Where a line below holds the string "site", that line goes into the answer.
[PROVIDED MATERIAL]
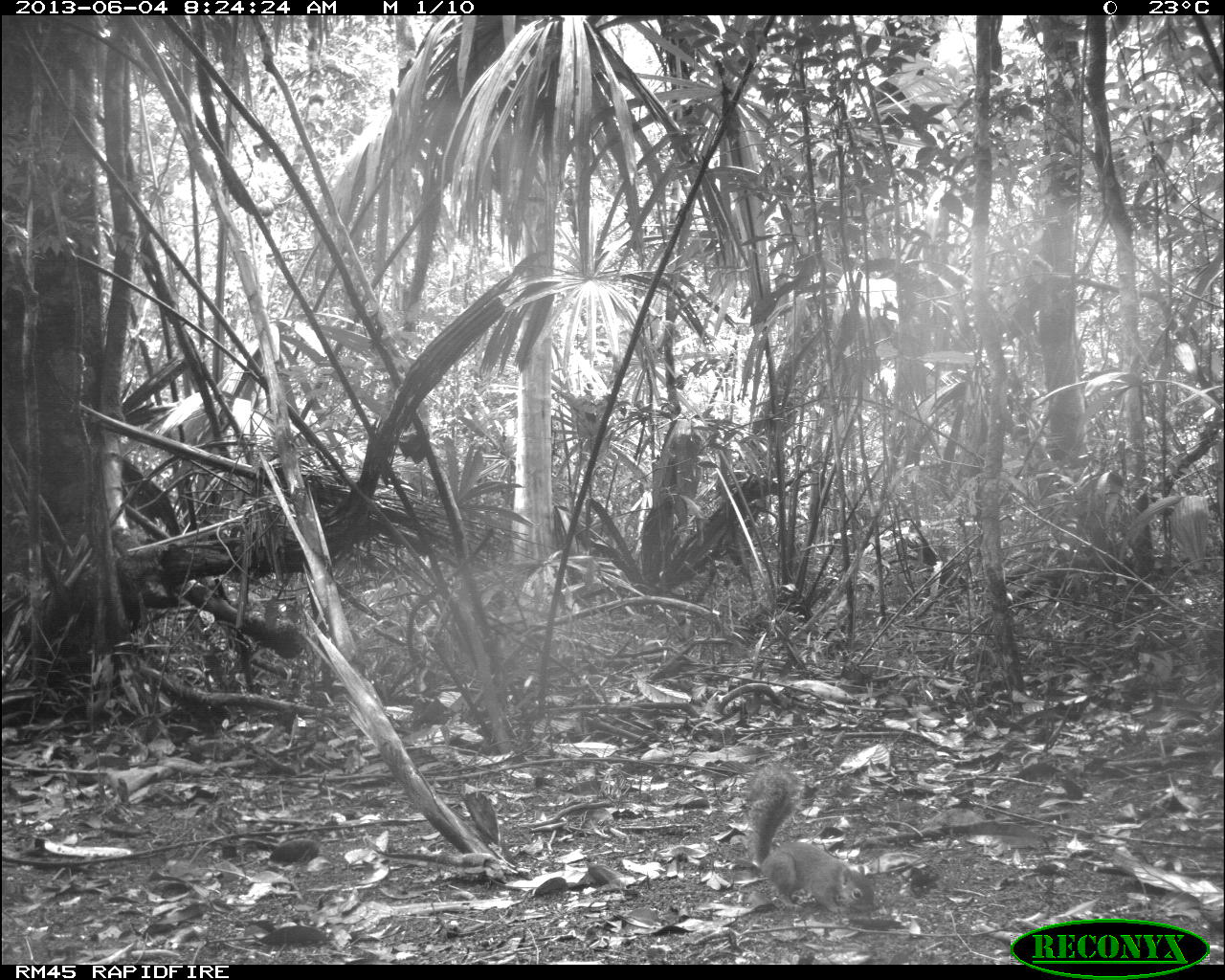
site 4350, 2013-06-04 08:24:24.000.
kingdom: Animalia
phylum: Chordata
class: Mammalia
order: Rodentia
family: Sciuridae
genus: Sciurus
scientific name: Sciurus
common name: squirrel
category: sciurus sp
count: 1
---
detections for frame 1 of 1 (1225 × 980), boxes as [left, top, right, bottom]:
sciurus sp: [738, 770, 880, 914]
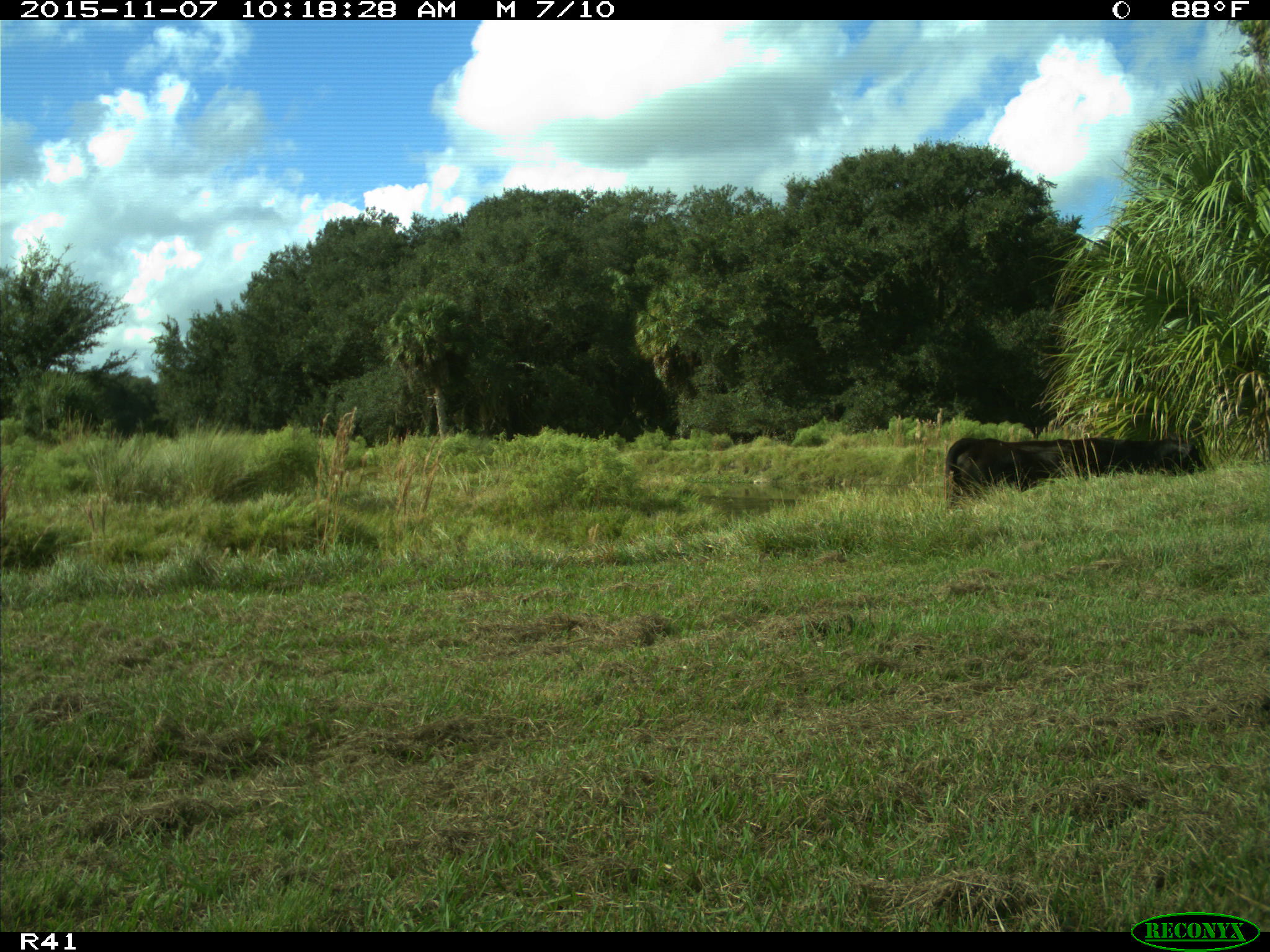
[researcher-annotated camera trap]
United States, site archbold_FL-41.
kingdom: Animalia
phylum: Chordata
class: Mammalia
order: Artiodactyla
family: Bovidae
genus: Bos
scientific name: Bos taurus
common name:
[/PROVIDED MATERIAL]
--- RESPONSE BELOW ---
site 4350, 2013-06-04 08:24:24.000.
United States, site archbold_FL-41.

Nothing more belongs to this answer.